It’s rare that we write about individual football games, but as we determined there was enough data from Illinois high school varsity football this season to turn on our predictive statistics, an upset victory yesterday by 0-3 Minooka over 3-0 Plainfield Central caught our eye immediately.
Our α (alpha) statistic, which tends to be more reliable toward the end of the season because it has more data to work with, was telling us that Plainfield Central had about a 93 percent chance of winning the game (α = 37.8). But even our Δ (delta) statistic, which has been shown to be more reliable in the early weeks of the high school football season, gave Plainfield Central a 97 percent chance of winning. It could be argued that our statistics, with their high rate of predictive power, especially late in the season, are some of the most sophisticated analysis tools out there, given the limited amount of information that is reliably available for high school football games on the whole.
But even less quantitative measures put Plainfield Central near the top of the pack. The Sun-Times or AP, or somebody, had them ranked as No. 7 in the Chicago area before this game. Minooka was unranked going in. But if that would lead you to believe you were going to get a match-up like today’s college football contest between No. 5-ranked Florida State and unranked Wake Forest, you were in for a surprise. Sometimes these rankings and our stats are reliable, sometimes not so much.

> _RAW DATA_
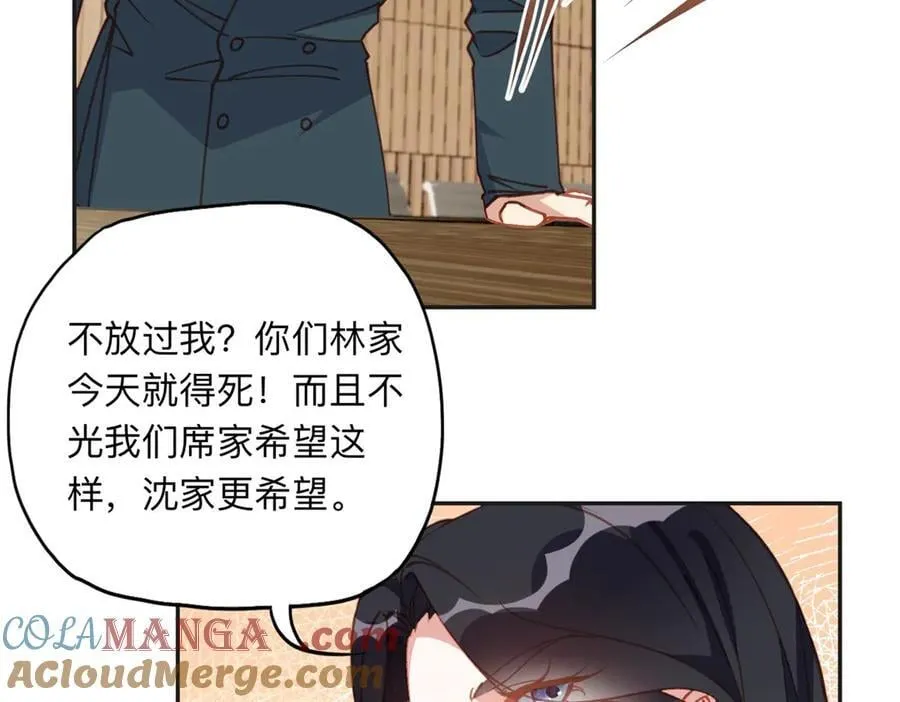 149 林家一个也跑不了3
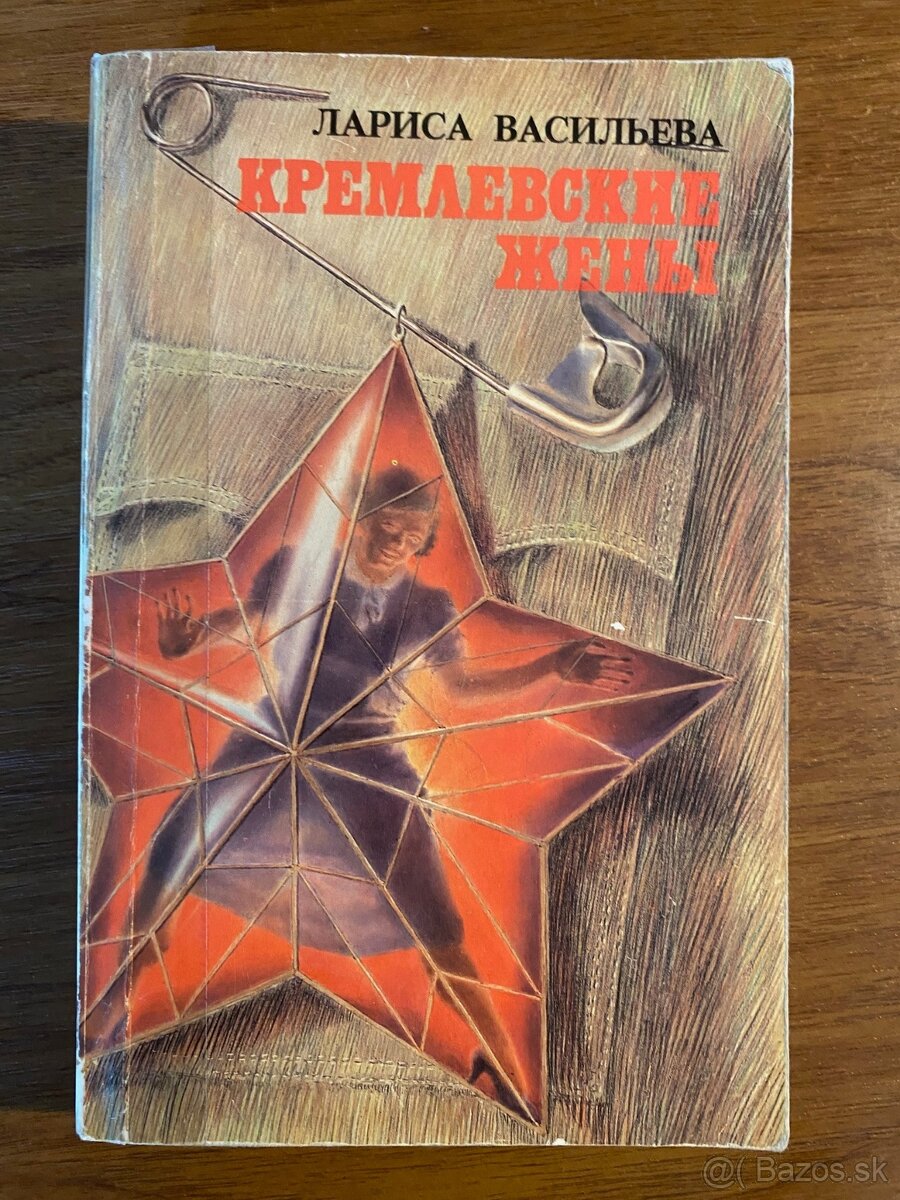 V ruskom jazyku detektívky - 5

> _ACTIVITY A_
Please copy out word for word the part of the article on Minooka's upset of Plainfield Central starting at "It’s rare that" and ending at "our eye immediately.".
> _ACTIVITY B_
Write the next part of the article on Minooka's upset of Plainfield Central, picking up after its last sentence.

> _TASK RESULT A_
It’s rare that we write about individual football games, but as we determined there was enough data from Illinois high school varsity football this season to turn on our predictive statistics, an upset victory yesterday by 0-3 Minooka over 3-0 Plainfield Central caught our eye immediately.

> _TASK RESULT B_
And Minooka didn’t just win the game; they dominated, based on a story in the Chicago Sun-Times. They held Plainfield Central to 113 rushing yards while getting 315 rushing yards of their own from three running backs (Max Brozovich, Nate Gunn, and Cory Bee) in 30 carries. And the passing game was the same: Minooka limited Plainfield Central’s quarterback to 6-of-23 for 57 yards, including three interceptions by Minooka corner back Corbett Oughton, who ran one back for a touchdown.
Near the end of the third quarter, Minooka had a 38-0 lead when a Minooka punt was returned 75 yards for a touchdown. That was followed by a Plainfield Central fumble recovery deep in Minooka territory and a subsequent touchdown, bringing the score to 38-14 early in the fourth quarter.
That was it for Plainfield Central, though. “I’m not sure we were ready to play,” Central coach John Jackson was quoted as saying. “We never got in a rhythm. We were flat. They respected us. They came out and played hard, and we were a little passive. It took until the second half for us to play like we are capable of. We put a little scare into them for a while in the third quarter, but then the mistakes happened again.”
Minooka, however, didn’t exactly have its regular offense on the field. It was notably missing senior quarterback Joe Carnagio, who has an ankle injury. Enter Shane Briscoe, a junior who “did a nice job,” according to coach Paul Forsythe, for whom last night’s win was his first as head coach.
“The offense needed the first score, and he led us down there to get it,” the Sun-Times quoted him as saying. “In three games, we never led. We needed the confidence from that.”
On any given Friday, in any given classroom
Our predictive stats, though reliable and forged by trial and error, aren’t meant to be used by Vegas bookies to make money. They’re just for fun, and on any given Friday night under the lights in Illinois, we’ll get a few games wrong. Teams with a 7 percent chance of winning who clobber their opponents are rare, but those games happen—obviously.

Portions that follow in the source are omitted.